Sélection de jurisprudence de droit social – France | Second semestre 2025

January 13, 2026

Cette newsletter présente 5 décisions de jurisprudence rendues au cours des derniers mois :

  • Les salariés mis à disposition doivent pouvoir participer aux élections du CSE (Cass. Soc., 15 octobre 2025, n° 24-13.266)

Une entreprise, employant des salariés mis à disposition par une autre entreprise, a organisé des élections pour renouveler son CSE. Un syndicat saisit le tribunal judiciaire aux fins d’annulation des élections, considérant notamment que les salariés mis à disposition n’avaient pas été dûment informés de leur droit de voter à ces élections.

Selon la Cour de cassation, l’entreprise a manqué à son obligation d’information de ces salariés, manquement caractérisé par l’information par SMS sans moyen de vérification des destinataires et le défaut de modalités spécifiques à cet effet dans l’accord préélectoral. Les élections devaient donc bien être annulées.

  • Est illicite le dispositif d’évaluation professionnelle reposant sur une certaine appréciation du comportement des salariés (Cass. Soc., 15 octobre 2025, n° 22-20.716)

Un employeur avait mis en place un dispositif d’entretiens de développement individuel pour son personnel. Un syndicat a attaqué en justice le dispositif pour qu’il soit jugé illicite et qu’il soit interdit à l’employeur de l’utiliser.

La Cour d’appel fait droit à cette demande. Elle retient notamment que les notions d’optimisme, d’honnêteté et de bon sens, utilisées dans les fiches d’entretien sont en effet trop vagues et imprécises pour évaluer les compétences. En outre, elles sont jugées comme laissant trop de place à la subjectivité de l’évaluateur.

La Cour de cassation confirme la décision de la Cour d’appel. Le dispositif est illicite car il ne repose pas sur des critères précis, objectifs et pertinents permettant d’apprécier les aptitudes professionnelles des salariés.

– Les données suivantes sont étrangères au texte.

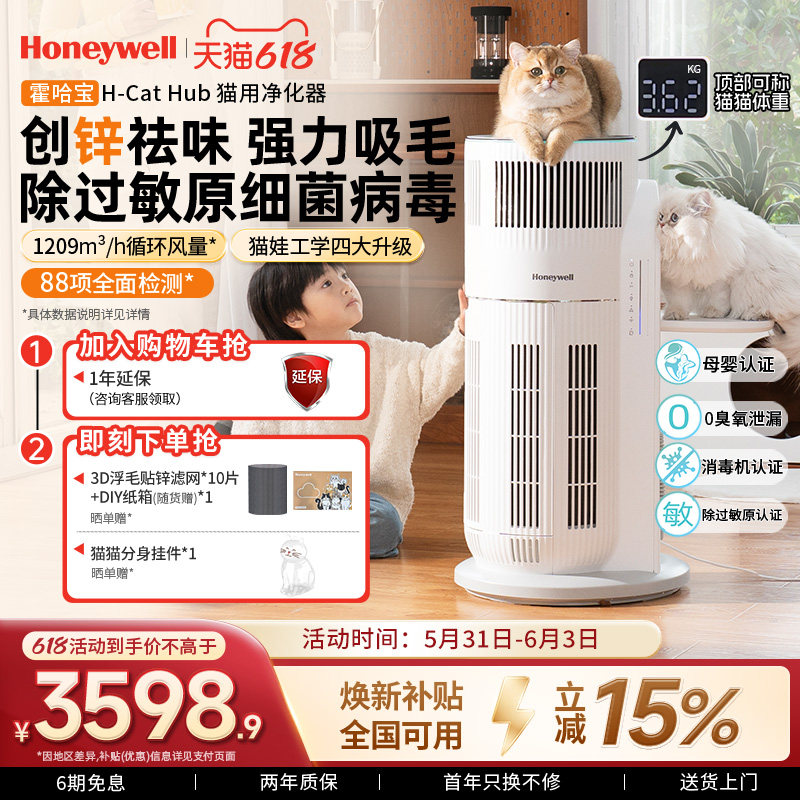 霍尼韦尔猫用宠物空气净化器吸猫毛除过敏原除异味霍哈宝H-CatHub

  • L’incapacité à communiquer avec ses supérieurs peut relever de la liberté d’expression (Cass. Soc., 17 septembre 2025, n° 24-11.090)

Une salariée est licenciée pour insuffisance professionnelle. La lettre de licenciement fait état d’une incapacité à communiquer avec ses responsables hiérarchiques. Estimant que son licenciement a été prononcé en violation de sa liberté d’expression, la salariée saisit les juridictions et en demande la nullité.

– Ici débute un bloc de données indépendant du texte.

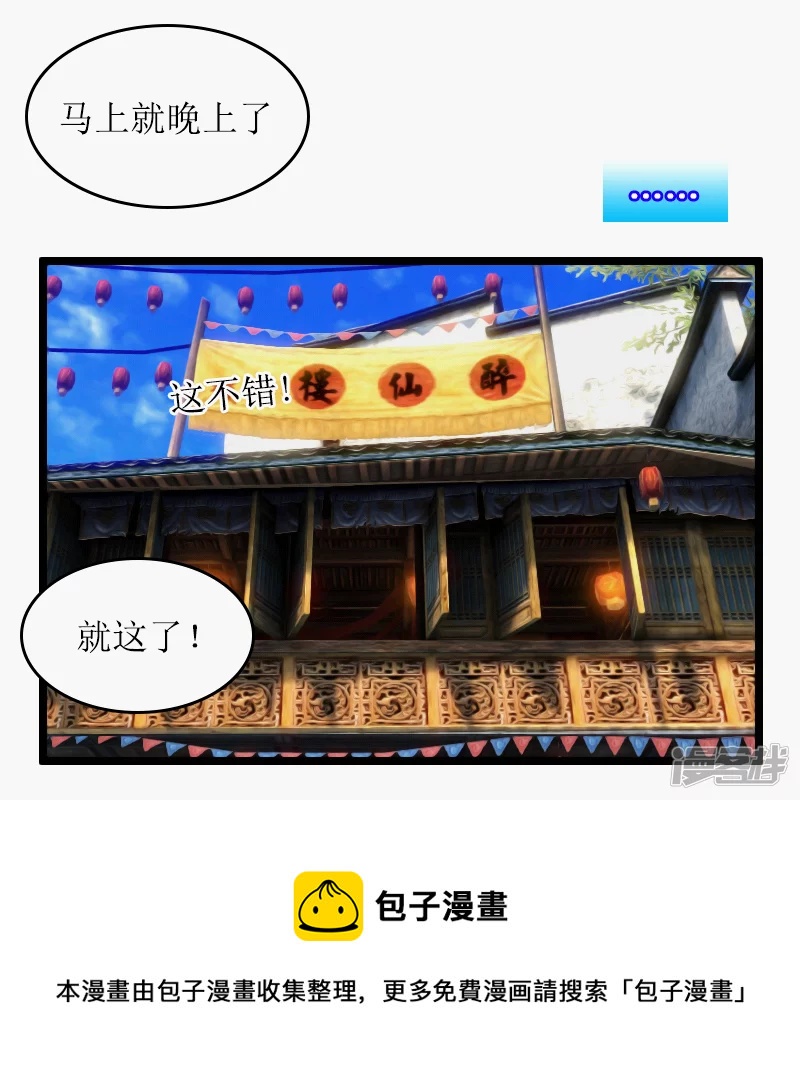🍶刺客系统 第26话 姑娘在此…… 第13页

La Cour d’appel rejette cette demande et confirme que le licenciement a été prononcé en raison d’une insuffisance professionnelle. Le licenciement est jugé justifié par l’appréciation de différentes qualités professionnelles, en particulier l’inaptitude de la salariée à communiquer, et non en raison des propos qu’elle avait tenus.

La Cour de cassation censure cette décision. Selon elle, le dénigrement de sa responsable directe et plus généralement sa mauvaise communication avec ses responsables hiérarchiques pouvaient relever de la liberté d’expression de la salariée. Dès lors la Cour d’appel aurait dû vérifier si celle-ci avait ou non commis un abus dans l’exercice de cette liberté.

  • Les sanctions disciplinaires peuvent ne pas être les mêmes pour tous les salariés (Cass. Soc., 17 septembre 2025, n° 23-22.456)

Trois salariées sont sanctionnées pour avoir révélé tardivement à leur hiérarchie une suspicion d’abus sexuels. Deux salariées sont licenciées pour faute grave, tandis que la troisième se voit notifier un simple avertissement.

Une des salariées licenciées a contesté cette différence de traitement

La Cour d’appel rejette cette demande de la salariée et la Cour de cassation confirme cette décision. L’employeur peut sanctionner différemment des salariés si des éléments objectifs le justifient. En l’espèce, la salariée qui avait fait l’objet de l’avertissement n’avait eu connaissance que de certains faits et ce durant une plus brève période.

  • L’employeur doit assurer la formation ou l’accompagnement nécessaires avant de licencier pour insuffisance professionnelle  (Cass. Soc., 9 juillet 2025, n° 24-16.405)

Un salarié a été licencié pour insuffisance professionnelle. Il a saisi la juridiction prud’homale.

En première instance, la juridiction considère le licenciement dépourvu de cause réelle et sérieuse, considérant que l’employeur n’établissait pas avoir apporté à son salarié l’aide nécessaire pour remédier à ses carences, et notamment pas proposé un plan de retour à la performance avec accompagnement.

La Cour de cassation approuve cette décision qui retient que le licenciement est abusif, faute pour l’employeur d’apporter la preuve qu’il a procédé à des formations ou autres tutorats pour aider son salarié.